L'afflux constant de réfugiés, la perpétuelle menace terroriste, le retrait imminent de la Grande-Bretagne de l'Union européenne et les incessantes tensions au sein de cette même Union, décidément, l'avenir de l'Europe n'a jamais semblé aussi incertain. C'est aussi le constat qu'ont fait jeudi des personnalités politiques pleinement touchées par ces enjeux lors d'un débat qui portait justement sur l'avenir de l'Europe.

Le premier ministre français Manuel Valls, le premier ministre des Pays-Bas et président du conseil de l'Union européenne Mark Rutte, le premier ministre de Grèce Alexis Tsipras, le ministre fédéral allemand des Finances Wolfgang Schäuble et Emma Marcegaglia, la présidente du groupe énergétique italien Eni, ont tous convenu hier que l'Europe devait rapidement se réformer.

### SECTION DES DONNÉES
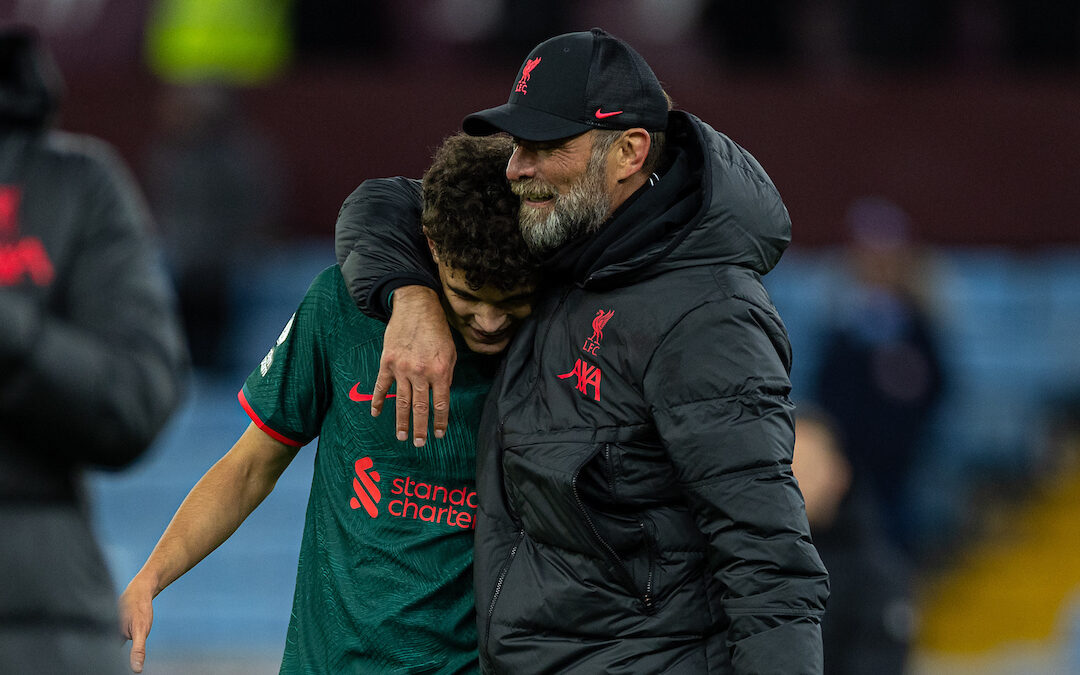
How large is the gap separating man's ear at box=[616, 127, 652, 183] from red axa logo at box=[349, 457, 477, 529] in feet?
2.29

### PROBLÈME À TRAITER
Réécrivez le passage du texte sur l'avenir de l'Europe qui commence à « Le premier ministre français » et se termine à « rapidement se réformer. », en remplaçant « rapidement » par « profondément ».

### CORRIGÉ DE L'EXERCICE
Le premier ministre français Manuel Valls, le premier ministre des Pays-Bas et président du conseil de l'Union européenne Mark Rutte, le premier ministre de Grèce Alexis Tsipras, le ministre fédéral allemand des Finances Wolfgang Schäuble et Emma Marcegaglia, la présidente du groupe énergétique italien Eni, ont tous convenu hier que l'Europe devait profondément se réformer.